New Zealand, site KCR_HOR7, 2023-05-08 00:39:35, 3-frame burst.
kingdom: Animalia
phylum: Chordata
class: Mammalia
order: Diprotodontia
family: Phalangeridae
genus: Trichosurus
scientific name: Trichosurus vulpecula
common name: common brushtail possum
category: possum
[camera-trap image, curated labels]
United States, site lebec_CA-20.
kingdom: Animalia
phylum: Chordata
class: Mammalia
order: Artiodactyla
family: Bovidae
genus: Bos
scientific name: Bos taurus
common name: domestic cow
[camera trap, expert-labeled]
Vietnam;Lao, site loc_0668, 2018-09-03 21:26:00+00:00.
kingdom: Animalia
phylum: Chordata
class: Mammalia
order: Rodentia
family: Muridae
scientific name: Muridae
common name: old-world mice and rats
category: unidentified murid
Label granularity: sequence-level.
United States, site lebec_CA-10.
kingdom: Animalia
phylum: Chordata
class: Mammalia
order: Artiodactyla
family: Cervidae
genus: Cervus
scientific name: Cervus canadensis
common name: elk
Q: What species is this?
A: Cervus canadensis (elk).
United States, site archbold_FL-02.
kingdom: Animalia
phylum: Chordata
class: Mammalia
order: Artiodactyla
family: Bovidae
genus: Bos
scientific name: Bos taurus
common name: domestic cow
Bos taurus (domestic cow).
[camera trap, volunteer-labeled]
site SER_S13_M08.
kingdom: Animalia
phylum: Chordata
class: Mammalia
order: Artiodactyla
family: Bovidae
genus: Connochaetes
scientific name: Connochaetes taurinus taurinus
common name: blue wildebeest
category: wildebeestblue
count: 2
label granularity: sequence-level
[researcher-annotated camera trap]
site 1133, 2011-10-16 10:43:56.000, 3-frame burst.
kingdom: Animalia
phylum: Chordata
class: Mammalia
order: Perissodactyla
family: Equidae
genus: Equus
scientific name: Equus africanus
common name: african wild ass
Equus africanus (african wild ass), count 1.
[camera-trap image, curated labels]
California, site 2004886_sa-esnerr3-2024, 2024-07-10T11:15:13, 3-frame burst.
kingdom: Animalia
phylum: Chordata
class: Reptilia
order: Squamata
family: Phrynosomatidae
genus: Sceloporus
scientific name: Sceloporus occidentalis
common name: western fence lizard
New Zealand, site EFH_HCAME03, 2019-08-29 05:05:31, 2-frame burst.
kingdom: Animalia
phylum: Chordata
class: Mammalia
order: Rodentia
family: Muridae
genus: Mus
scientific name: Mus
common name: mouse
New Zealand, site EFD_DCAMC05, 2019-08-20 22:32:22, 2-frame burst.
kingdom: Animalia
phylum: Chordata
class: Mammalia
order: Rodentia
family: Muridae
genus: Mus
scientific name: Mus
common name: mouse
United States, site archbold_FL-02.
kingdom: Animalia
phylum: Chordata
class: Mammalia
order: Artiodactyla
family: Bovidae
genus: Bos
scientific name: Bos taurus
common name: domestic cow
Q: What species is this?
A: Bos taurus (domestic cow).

----------------

* [What needs to be done] The response should be a verbatim transcription of the data.

* [Answer space]
New Zealand, site KCR_HOR7, 2023-05-08 00:39:35, 3-frame burst.
kingdom: Animalia
phylum: Chordata
class: Mammalia
order: Diprotodontia
family: Phalangeridae
genus: Trichosurus
scientific name: Trichosurus vulpecula
common name: common brushtail possum
category: possum
[camera-trap image, curated labels]
United States, site lebec_CA-20.
kingdom: Animalia
phylum: Chordata
class: Mammalia
order: Artiodactyla
family: Bovidae
genus: Bos
scientific name: Bos taurus
common name: domestic cow
[camera trap, expert-labeled]
Vietnam;Lao, site loc_0668, 2018-09-03 21:26:00+00:00.
kingdom: Animalia
phylum: Chordata
class: Mammalia
order: Rodentia
family: Muridae
scientific name: Muridae
common name: old-world mice and rats
category: unidentified murid
Label granularity: sequence-level.
United States, site lebec_CA-10.
kingdom: Animalia
phylum: Chordata
class: Mammalia
order: Artiodactyla
family: Cervidae
genus: Cervus
scientific name: Cervus canadensis
common name: elk
Q: What species is this?
A: Cervus canadensis (elk).
United States, site archbold_FL-02.
kingdom: Animalia
phylum: Chordata
class: Mammalia
order: Artiodactyla
family: Bovidae
genus: Bos
scientific name: Bos taurus
common name: domestic cow
Bos taurus (domestic cow).
[camera trap, volunteer-labeled]
site SER_S13_M08.
kingdom: Animalia
phylum: Chordata
class: Mammalia
order: Artiodactyla
family: Bovidae
genus: Connochaetes
scientific name: Connochaetes taurinus taurinus
common name: blue wildebeest
category: wildebeestblue
count: 2
label granularity: sequence-level
[researcher-annotated camera trap]
site 1133, 2011-10-16 10:43:56.000, 3-frame burst.
kingdom: Animalia
phylum: Chordata
class: Mammalia
order: Perissodactyla
family: Equidae
genus: Equus
scientific name: Equus africanus
common name: african wild ass
Equus africanus (african wild ass), count 1.
[camera-trap image, curated labels]
California, site 2004886_sa-esnerr3-2024, 2024-07-10T11:15:13, 3-frame burst.
kingdom: Animalia
phylum: Chordata
class: Reptilia
order: Squamata
family: Phrynosomatidae
genus: Sceloporus
scientific name: Sceloporus occidentalis
common name: western fence lizard
New Zealand, site EFH_HCAME03, 2019-08-29 05:05:31, 2-frame burst.
kingdom: Animalia
phylum: Chordata
class: Mammalia
order: Rodentia
family: Muridae
genus: Mus
scientific name: Mus
common name: mouse
New Zealand, site EFD_DCAMC05, 2019-08-20 22:32:22, 2-frame burst.
kingdom: Animalia
phylum: Chordata
class: Mammalia
order: Rodentia
family: Muridae
genus: Mus
scientific name: Mus
common name: mouse
United States, site archbold_FL-02.
kingdom: Animalia
phylum: Chordata
class: Mammalia
order: Artiodactyla
family: Bovidae
genus: Bos
scientific name: Bos taurus
common name: domestic cow
Q: What species is this?
A: Bos taurus (domestic cow).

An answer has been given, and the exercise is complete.